■ **Extracted text**:
────────
In the instant case, movant was the sole defendant on trial. The state did not call the three witnesses complained of, but rather the movant called them in defense for the purpose of establishing his non-presence at the scene and non-participation in the offense. On cross-examination the state inquired of each witness whether he had previously stated that mov-*932ant was present and did participate in the offense, to which each witness answered that he had not made any such statement. This was proper cross-examination. On rebuttal the state called certain police officers to impeach the testimony of the three witnesses by the officers’ testimony that each had previously stated that mov-ant was present and did participate in the offense. We hold that this was proper rebuttal and that movant was not denied constitutional rights of confrontation. Bruton, supra, Douglas, supra, and the other cases cited by movant do not control the instant case. The point is ruled against movant.

The third point asserted on this appeal is that “The Court erred in finding that Appellant was not denied a fair trial regardless of the fact that he did not have the benefit of one of his material witnesses at the trial and even though he was not advised by his counsel that he had a right to request a continuance until the witness’ testimony might be available.” The missing witness, Stanley Windsor, testified at the 27.26 hearing. The trial court found as follows:.
────────
■ **Provided material**:
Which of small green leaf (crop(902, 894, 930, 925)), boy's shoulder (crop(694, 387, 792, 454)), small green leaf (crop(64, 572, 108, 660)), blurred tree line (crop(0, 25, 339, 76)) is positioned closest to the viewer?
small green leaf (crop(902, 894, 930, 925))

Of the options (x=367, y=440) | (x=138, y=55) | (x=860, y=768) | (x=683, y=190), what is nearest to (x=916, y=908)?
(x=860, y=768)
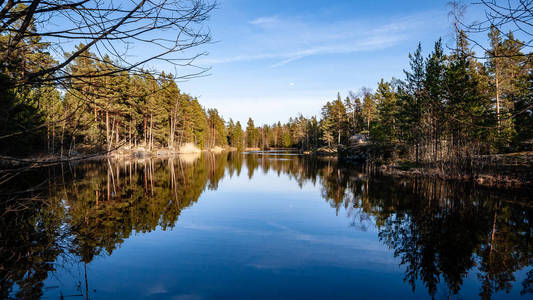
────────
■ **Direction**:
Please set down the full court opinion passage from above, word for word.

■ **Expected output**:
In the instant case, movant was the sole defendant on trial. The state did not call the three witnesses complained of, but rather the movant called them in defense for the purpose of establishing his non-presence at the scene and non-participation in the offense. On cross-examination the state inquired of each witness whether he had previously stated that mov-*932ant was present and did participate in the offense, to which each witness answered that he had not made any such statement. This was proper cross-examination. On rebuttal the state called certain police officers to impeach the testimony of the three witnesses by the officers’ testimony that each had previously stated that mov-ant was present and did participate in the offense. We hold that this was proper rebuttal and that movant was not denied constitutional rights of confrontation. Bruton, supra, Douglas, supra, and the other cases cited by movant do not control the instant case. The point is ruled against movant.

The third point asserted on this appeal is that “The Court erred in finding that Appellant was not denied a fair trial regardless of the fact that he did not have the benefit of one of his material witnesses at the trial and even though he was not advised by his counsel that he had a right to request a continuance until the witness’ testimony might be available.” The missing witness, Stanley Windsor, testified at the 27.26 hearing. The trial court found as follows:.